No caso da AGR, encarregada por zelar pelo cumprimento, por parte do BNDES, das normas emitidas pelo BACEN, fica ainda mais evidente que apenas um jurídico interno com dedicação exclusiva à referida matéria regula-tória poderia fazer face às exigências cada vez mais específicas do órgão controlador. Não à toa o BNDES vinha investindo, através de participação em cursos e seminários nacionais e internacionais, na aquisição, pelo extinto departamento jurídico, de conhecimentos aprofundados desse ramo tão específico do direito. Doravante, cada vez que surgir uma dúvida sobre a interpretação de uma norma ou a existência de antinomia entre normas no âmbito regulatório, deverá a AGR realizar consulta ao departamento jurídico externo, que, então, começará a pesquisar sobre um tema no qual não é iniciado para proferir um posicionamento vinculante para todo o BNDES – em ambos os casos perdeu-se eficiência e segurança.
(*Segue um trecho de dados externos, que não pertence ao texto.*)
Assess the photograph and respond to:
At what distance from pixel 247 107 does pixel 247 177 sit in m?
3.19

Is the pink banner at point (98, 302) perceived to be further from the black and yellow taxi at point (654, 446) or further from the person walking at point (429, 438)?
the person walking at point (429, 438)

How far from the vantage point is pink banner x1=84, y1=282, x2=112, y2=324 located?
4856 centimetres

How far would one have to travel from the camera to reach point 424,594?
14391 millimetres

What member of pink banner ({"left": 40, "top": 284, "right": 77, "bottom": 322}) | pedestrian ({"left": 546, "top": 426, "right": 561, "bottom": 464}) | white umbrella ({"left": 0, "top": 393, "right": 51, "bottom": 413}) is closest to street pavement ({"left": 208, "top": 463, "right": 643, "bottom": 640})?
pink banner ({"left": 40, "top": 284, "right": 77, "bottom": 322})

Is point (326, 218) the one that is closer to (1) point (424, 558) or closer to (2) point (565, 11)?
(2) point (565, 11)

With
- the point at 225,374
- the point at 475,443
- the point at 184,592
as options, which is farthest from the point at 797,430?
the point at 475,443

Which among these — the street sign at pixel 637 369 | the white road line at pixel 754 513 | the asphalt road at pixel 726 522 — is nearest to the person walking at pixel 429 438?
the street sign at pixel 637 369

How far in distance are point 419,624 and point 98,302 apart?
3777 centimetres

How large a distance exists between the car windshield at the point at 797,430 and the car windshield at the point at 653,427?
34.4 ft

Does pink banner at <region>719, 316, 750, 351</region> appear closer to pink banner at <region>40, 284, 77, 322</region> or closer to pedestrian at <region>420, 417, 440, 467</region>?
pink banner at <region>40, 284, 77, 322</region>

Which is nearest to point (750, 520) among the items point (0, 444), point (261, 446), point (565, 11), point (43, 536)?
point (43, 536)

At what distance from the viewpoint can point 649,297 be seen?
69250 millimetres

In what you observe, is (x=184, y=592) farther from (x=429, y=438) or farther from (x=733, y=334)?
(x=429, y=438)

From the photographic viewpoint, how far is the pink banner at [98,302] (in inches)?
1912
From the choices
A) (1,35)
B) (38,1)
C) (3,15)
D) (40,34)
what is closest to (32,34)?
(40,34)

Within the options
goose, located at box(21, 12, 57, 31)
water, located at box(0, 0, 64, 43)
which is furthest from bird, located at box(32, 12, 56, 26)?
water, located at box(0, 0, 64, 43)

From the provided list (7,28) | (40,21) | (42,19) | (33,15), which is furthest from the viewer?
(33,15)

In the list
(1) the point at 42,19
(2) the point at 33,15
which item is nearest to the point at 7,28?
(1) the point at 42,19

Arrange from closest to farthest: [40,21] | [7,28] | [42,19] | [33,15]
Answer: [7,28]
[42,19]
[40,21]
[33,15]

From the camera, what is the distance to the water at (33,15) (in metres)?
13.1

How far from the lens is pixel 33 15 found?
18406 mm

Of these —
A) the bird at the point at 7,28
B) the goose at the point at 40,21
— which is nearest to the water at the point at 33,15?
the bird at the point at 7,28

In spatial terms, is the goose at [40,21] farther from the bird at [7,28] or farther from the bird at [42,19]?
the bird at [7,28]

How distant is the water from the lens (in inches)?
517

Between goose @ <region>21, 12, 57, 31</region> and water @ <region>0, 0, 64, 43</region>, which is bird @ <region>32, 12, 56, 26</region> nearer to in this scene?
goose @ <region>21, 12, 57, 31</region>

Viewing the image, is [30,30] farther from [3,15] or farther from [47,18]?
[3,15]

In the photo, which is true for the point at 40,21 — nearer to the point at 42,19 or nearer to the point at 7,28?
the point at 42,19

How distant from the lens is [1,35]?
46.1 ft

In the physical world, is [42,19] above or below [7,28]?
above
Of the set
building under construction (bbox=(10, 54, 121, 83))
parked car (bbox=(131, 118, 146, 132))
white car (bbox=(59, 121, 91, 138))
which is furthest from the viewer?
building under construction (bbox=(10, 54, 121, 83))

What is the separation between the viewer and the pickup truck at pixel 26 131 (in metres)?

Nessas breves linhas, razões bastantes põem em dúvida as mudanças ocorridas – e em vias de ocorrer, bem assim expõem como tais mudanças podem afetar, não apenas os advogados do Banco, mas o próprio BNDES e seus stakeholders.

É importante destacar, por fim, que o presente texto nada tem de novidadeiro, simplesmente vem dar corpo a um sentimento geral dos empregados do BNDES.